■ **課題文**:
マンガ「説話集」頭陀第一のマハーカッサパとブッダ
前回、《カッサパと糞掃衣》でカッサパは、ブッダから糞掃衣をもらいます。そして厳しい戒律を守る出家生活を送ります。
頭陀第一(ずだだいいち)マハーカッサパとブッダ 頭陀の12行 マンガ仏教説話




《頭陀第一のマハーカッサパ》
マハーカッサパは釈尊の数多い弟子たちのなかでも頭陀第一と、
たたえられました。
頭陀とは、衣、食、住の三つに対する欲を捨て去り、
極めて質素な生活のなかで、
心身を修練しながら修行することです。
この頭陀の行をわけると次の12になります。
《頭陀の12行》
①人里離れた静かなところで修行をする
②常に托鉢によって食べ物を得る
③その食を請うときは貧富を選ばず、どんなに貧しい家の粗末な食べ物でも喜んで食べる
④一日に一食しか受けない
⑤食を多くとらない
⑥正午を過ぎてからは食をとらない。

■ **提供データ**:
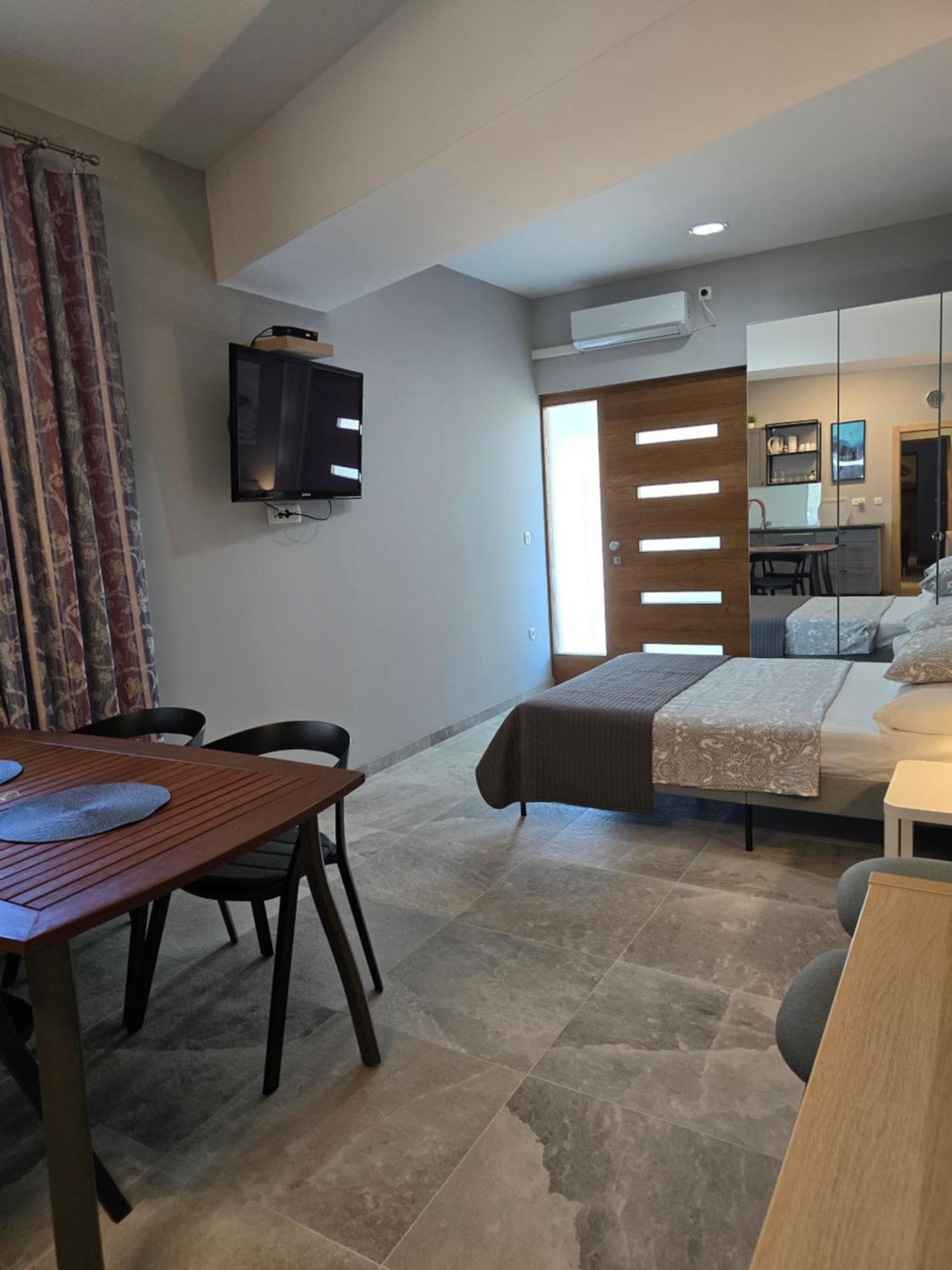 Apartmani Kameno Sidro 빌리제 객실 사진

■ **指示**:
頭陀第一のマハーカッサパを扱った課題文を、最後の文の次から書き継ぐこと。

■ **解答欄**:
⑦人が捨てたぼろ布で作った衣を身に着ける
⑧釈尊がさだめた袈裟以外は所持しない
⑨墓場にすむ
⑩静かな林の木の下に住む
⑪空き地にすわる
⑫常に座して横に座らない。
これら12の定めを守るのが頭陀の行です。
この中の一つを守るだけでも並の人たちにはできないことですが、
マハーカッサパはすべてを固く厳しく守りとおしたのでした。
彼は長者や身分の高い者の家を避けて貧しい家を托鉢して歩き、
その粗末な食べ物を受けることにしました。
これは貧しいものに功徳を積ませ、
後世に福徳を得させるためでした。
このようなカッサパのうたがあります。
《カッサパのうた》
わたしは住まいを 起きいでて
食を請うては 村に行き
悪しき病人 住む家に
威儀(いぎ)を正して 近づいた
彼は腐った その手から
わずかな食を 施した
ひとかたまりの 食べ物を
わたしの鉢に 入れたとき
腐った指が 一本落ちた
わたしは塀の 下に座し
そのかたまりを 食べ終えた
わたしの心は 喜びに
震えて心底 感謝した
威儀(いぎ)の意味
1 いかめしく重々しい動作。立ち居振る舞いに威厳を示す作法。
2 仏語。
㋐規律にかなった起居動作。また、その作法・規律。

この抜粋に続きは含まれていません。